Reputation: 1568
I am trying to find the intersect of three dataframes, however the pd.intersect1d
does not like to use three dataframes.
import numpy as np
import pandas as pd
df1 = pd.DataFrame(np.random.randint(0,10,size=(10, 4)), columns=list('ABCD'))
df2 = pd.DataFrame(np.random.randint(0,10,size=(10, 4)), columns=list('BCDE'))
df3 = pd.DataFrame(np.random.randint(0,10,size=(10, 4)), columns=list('CDEF'))
inclusive_list = np.intersect1d(df1.columns, df2.columns, df3.columns)
Error:
ValueError: The truth value of a Index is ambiguous. Use a.empty, a.bool(), a.item(), a.any() or a.all().
The inclusive_list
should only include column names C & D. Any help would be appreciated. Thank you.
Upvotes: 4
Views: 9876
Reputation: 323306
You can using concat
pd.concat([df1.head(1),df2.head(1),df3.head(1)],join='inner').columns
Out[81]: Index(['C', 'D'], dtype='object')
Upvotes: 2
Reputation: 51155
Why your current approach doesn't work:
intersect1d
does not take N
arrays, it only compares 2.
numpy.intersect1d(ar1, ar2, assume_unique=False, return_indices=False)

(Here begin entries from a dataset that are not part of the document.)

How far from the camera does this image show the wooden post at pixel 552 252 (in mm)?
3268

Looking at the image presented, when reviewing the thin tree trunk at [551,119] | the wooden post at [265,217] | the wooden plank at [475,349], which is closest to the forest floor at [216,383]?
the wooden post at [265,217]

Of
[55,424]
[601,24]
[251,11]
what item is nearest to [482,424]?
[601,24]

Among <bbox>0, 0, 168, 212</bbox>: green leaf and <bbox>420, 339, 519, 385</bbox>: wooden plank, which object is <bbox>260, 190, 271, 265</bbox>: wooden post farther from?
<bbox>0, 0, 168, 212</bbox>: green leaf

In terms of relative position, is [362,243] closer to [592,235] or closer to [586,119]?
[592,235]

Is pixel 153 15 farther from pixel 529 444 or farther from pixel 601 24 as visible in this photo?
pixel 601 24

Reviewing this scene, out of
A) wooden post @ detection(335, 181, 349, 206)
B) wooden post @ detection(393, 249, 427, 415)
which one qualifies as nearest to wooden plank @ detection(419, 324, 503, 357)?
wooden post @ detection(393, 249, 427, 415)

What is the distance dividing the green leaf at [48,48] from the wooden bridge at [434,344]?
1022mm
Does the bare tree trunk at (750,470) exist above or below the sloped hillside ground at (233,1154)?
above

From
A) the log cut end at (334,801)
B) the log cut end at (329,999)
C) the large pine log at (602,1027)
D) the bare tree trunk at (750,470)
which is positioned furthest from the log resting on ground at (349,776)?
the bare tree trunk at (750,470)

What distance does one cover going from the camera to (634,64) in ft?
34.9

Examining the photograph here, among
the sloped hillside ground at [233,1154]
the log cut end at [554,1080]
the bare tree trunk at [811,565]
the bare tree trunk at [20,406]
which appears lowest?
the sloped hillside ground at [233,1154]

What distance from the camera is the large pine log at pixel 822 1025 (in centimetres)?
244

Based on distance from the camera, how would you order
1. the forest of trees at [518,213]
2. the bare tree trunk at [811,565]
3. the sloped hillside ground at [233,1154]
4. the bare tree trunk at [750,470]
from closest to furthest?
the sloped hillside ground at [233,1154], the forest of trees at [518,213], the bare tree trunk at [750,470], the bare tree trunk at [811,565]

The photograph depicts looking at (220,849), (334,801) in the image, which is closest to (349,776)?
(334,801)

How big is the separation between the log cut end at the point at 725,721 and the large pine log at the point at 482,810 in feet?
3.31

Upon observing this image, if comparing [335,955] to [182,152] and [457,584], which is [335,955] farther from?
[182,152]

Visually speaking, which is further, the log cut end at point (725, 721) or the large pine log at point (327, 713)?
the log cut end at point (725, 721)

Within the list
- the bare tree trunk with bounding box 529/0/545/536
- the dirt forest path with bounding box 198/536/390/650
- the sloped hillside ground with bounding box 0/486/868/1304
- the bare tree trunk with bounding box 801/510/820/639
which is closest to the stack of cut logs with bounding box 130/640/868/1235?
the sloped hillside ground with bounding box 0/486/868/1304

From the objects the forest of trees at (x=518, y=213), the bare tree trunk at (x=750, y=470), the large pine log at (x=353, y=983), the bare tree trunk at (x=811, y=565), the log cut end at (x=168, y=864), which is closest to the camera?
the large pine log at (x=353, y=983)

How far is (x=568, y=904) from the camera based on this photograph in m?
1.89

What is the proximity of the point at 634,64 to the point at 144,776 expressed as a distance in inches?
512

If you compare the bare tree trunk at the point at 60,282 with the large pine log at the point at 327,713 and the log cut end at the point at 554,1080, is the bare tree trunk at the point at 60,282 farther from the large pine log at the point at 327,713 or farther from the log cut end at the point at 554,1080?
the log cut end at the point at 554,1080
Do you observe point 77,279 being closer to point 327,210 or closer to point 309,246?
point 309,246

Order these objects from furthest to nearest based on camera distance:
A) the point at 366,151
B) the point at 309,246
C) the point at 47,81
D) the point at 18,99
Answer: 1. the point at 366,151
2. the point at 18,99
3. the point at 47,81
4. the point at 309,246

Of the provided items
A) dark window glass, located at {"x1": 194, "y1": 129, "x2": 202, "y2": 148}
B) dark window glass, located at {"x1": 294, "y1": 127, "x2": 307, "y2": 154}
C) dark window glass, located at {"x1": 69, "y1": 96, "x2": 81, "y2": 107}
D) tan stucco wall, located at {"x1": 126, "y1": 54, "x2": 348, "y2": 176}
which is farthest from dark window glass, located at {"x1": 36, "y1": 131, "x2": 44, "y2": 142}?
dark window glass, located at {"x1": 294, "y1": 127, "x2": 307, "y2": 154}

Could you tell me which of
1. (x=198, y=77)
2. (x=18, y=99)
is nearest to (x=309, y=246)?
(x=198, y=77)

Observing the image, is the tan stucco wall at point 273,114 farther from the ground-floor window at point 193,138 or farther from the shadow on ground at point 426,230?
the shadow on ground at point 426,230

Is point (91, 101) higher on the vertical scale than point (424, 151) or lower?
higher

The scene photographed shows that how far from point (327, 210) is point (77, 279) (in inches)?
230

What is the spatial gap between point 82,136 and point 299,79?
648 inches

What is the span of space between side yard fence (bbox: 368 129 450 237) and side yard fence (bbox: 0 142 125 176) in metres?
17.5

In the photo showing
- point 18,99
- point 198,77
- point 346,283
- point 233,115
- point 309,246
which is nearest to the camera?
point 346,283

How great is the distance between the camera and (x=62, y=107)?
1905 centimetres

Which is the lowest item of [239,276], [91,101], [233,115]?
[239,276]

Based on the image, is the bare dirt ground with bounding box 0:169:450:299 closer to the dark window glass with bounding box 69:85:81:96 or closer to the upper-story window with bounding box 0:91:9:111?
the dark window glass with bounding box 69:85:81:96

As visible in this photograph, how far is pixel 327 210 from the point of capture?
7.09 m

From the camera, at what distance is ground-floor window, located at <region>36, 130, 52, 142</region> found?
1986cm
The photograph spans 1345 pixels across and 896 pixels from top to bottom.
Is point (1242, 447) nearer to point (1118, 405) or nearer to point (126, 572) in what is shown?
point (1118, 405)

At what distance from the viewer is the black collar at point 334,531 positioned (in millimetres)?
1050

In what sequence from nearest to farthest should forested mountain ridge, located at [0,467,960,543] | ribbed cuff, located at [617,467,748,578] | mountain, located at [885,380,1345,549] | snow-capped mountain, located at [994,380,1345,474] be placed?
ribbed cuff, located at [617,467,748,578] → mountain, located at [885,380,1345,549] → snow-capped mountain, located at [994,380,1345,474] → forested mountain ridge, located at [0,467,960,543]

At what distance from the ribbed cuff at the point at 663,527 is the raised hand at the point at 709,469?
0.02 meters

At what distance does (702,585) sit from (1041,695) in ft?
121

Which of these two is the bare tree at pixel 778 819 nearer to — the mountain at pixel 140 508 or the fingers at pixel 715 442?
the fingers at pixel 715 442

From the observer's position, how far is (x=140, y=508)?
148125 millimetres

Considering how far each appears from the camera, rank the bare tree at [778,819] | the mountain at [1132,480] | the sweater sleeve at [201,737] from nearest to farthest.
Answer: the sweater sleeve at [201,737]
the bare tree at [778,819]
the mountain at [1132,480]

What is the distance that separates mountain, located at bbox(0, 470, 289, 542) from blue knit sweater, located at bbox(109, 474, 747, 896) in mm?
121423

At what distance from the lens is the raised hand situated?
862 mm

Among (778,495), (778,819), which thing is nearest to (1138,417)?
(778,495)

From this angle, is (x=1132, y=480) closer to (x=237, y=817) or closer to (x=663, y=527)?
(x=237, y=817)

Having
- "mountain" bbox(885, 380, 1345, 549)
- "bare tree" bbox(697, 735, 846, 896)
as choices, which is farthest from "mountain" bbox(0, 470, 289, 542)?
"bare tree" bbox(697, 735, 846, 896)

You can see from the definition that you are passing the third array as the assume_unique
parameter, and since you are treating an array like a single boolean, you receive a ValueError
.
You can extend the functionality of intersect1d
to work on N
arrays using functools.reduce
:
from functools import reduce
reduce(np.intersect1d, (df1.columns, df2.columns, df3.columns))
array(['C', 'D'], dtype=object)
A better approach
However, the easiest approach is to just use intersection on the Index
object:
df1.columns & df2.columns & df3.columns
Index(['C', 'D'], dtype='object')
Upvotes: 6
Reputation: 942
inclusive_list = np.intersect1d(np.intersect1d(df1.columns, df2.columns), df3.columns)
Note that the arguments passed to np.intersect1d (https://docs.scipy.org/doc/numpy-1.15.0/reference/generated/numpy.intersect1d.html) are expected to be two arrays (ar1 and ar2).
Passing 3 arrays means that the assume_unique variable within the function is being set as an array (expected to be a bool).
You can also use simple native python set methods if you don't want to use numpy
inclusive_list = set(df1.columns).intersection(set(df2.columns)).intersection(set(df3.columns))
Upvotes: 0